Cherie Blair said the book was spurred by the fact that as a barrister and a judge, she always spoke for herself and was used to being heard.
“Yet in this other life, my voice had been unknown.…I had travelled a long way and learnt so much - and so the time had come, I decided, to speak for myself,” she said.
“My memory is not infallible and this isn’t a history book. It is one woman’s attempt to recollect her life - a memoir of me, who for a time, had a walk-on part in history,” she writes in the book.
The book, divided into 32 chapters, starts with “The Beginning” - a brief recall of her life. Cherie Blair was the first of her family to attend university.
She grows nostalgic recounting her “departure from 10, Downing Street”. “I would have preferred to stay another month,” she said. But even while leaving the prime minister’s residence last year, she felt as proud of Tony as she feels now.
“I remembered the vulnerable young man I first met, who had just lost his mother and the determination that took him to 10, Downing Street,” she recollects in her book.

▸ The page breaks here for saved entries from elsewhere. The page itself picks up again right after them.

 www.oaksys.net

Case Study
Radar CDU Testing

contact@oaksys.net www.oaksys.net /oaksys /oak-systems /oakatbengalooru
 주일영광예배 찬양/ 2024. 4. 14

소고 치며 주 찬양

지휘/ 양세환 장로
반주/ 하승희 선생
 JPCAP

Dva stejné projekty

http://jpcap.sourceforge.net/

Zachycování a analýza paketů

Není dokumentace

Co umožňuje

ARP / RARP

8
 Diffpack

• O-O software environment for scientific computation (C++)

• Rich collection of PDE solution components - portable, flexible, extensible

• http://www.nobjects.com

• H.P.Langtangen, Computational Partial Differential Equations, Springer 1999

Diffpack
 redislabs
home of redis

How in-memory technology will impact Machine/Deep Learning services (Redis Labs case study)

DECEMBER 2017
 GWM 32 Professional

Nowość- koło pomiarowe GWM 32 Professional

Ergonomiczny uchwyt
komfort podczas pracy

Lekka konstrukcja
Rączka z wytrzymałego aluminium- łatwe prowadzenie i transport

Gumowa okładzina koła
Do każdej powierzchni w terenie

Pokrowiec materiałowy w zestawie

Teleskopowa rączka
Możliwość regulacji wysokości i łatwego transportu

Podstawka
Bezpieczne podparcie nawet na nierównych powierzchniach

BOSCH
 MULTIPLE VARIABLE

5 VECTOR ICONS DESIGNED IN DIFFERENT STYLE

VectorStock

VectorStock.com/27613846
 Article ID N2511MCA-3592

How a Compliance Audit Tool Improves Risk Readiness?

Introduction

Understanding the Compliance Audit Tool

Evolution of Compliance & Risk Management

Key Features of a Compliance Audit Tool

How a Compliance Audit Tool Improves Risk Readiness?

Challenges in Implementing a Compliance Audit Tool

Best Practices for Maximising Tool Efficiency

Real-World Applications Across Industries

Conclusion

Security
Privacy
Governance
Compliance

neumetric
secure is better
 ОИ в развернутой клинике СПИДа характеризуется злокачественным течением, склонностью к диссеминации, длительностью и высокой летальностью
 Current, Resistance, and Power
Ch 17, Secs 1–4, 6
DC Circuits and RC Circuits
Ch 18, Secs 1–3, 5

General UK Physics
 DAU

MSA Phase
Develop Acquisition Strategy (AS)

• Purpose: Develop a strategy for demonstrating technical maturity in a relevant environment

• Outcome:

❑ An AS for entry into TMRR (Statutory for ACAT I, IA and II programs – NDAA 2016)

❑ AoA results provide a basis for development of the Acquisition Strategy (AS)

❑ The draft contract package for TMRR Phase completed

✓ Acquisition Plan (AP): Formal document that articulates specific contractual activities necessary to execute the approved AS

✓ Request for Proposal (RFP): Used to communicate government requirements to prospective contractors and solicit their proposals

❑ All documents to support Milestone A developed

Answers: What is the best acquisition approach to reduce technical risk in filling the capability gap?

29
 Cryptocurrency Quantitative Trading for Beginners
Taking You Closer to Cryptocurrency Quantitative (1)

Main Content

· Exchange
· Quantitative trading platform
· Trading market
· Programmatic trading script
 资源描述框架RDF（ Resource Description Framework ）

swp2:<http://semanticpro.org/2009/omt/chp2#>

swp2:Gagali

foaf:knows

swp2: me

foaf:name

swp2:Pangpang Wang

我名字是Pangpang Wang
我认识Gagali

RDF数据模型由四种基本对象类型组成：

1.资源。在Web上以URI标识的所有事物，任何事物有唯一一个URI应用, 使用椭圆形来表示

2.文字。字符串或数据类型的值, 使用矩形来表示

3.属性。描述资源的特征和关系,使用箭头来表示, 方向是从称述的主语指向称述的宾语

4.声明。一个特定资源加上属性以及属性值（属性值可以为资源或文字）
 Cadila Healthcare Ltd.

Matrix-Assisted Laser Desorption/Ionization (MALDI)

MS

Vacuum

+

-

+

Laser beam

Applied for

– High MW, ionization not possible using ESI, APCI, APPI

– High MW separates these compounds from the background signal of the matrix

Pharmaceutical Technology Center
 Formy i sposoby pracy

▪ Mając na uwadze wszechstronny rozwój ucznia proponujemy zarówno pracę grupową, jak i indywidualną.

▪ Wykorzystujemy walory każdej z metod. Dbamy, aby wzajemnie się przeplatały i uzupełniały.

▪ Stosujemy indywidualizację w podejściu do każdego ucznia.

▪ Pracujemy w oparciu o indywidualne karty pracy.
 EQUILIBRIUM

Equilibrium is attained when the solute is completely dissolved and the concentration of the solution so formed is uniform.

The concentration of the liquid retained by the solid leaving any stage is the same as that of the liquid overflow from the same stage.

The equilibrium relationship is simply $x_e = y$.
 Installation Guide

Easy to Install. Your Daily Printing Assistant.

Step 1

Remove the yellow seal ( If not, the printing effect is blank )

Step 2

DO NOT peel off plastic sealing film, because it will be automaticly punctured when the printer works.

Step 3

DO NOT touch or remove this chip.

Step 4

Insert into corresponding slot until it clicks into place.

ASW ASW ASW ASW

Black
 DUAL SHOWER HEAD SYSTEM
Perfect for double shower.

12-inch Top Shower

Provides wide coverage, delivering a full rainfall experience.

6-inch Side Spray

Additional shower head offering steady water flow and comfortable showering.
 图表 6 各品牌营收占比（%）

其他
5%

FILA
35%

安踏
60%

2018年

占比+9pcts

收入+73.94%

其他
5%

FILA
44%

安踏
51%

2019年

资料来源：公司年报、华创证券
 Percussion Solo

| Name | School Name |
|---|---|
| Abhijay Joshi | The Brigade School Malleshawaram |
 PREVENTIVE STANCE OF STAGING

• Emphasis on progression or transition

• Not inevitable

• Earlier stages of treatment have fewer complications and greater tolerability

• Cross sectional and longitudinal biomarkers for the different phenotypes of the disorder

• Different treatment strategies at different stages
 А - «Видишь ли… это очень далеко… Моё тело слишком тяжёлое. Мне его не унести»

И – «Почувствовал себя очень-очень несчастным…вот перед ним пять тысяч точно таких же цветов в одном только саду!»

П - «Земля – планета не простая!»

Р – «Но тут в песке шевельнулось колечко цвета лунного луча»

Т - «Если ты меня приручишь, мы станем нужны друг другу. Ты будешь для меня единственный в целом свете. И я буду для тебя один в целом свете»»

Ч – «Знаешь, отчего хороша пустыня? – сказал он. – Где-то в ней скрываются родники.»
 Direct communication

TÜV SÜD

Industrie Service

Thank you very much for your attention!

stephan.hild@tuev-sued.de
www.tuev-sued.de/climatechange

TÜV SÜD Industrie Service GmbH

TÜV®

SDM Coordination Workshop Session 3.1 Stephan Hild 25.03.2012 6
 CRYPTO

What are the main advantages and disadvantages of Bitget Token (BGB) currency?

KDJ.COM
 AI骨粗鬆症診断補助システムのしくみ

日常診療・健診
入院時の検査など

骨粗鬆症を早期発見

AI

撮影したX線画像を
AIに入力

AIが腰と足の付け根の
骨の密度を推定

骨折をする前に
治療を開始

Cherie Blair’s book has its share of controversy as it includes criticism of Prime Minister Gordon Brown - who she felt was eyeing the keys to No 10, Downing Street, even when her husband was in office. It also goes into details on how her son Leo was conceived because she was too embarrassed to carry contraception to Balmoral.
While releasing the book in Britain last week, Cherie Blair said it was bad for the country that high profile figures were demonised in the media and that women in particular were regularly berated for their clothes and appearance.
She said her husband’s “political memoirs” were due for release soon.
In India, her book has been published by Hachette-India, the Indian startup arm of the multinational publishing group Hachette Livre.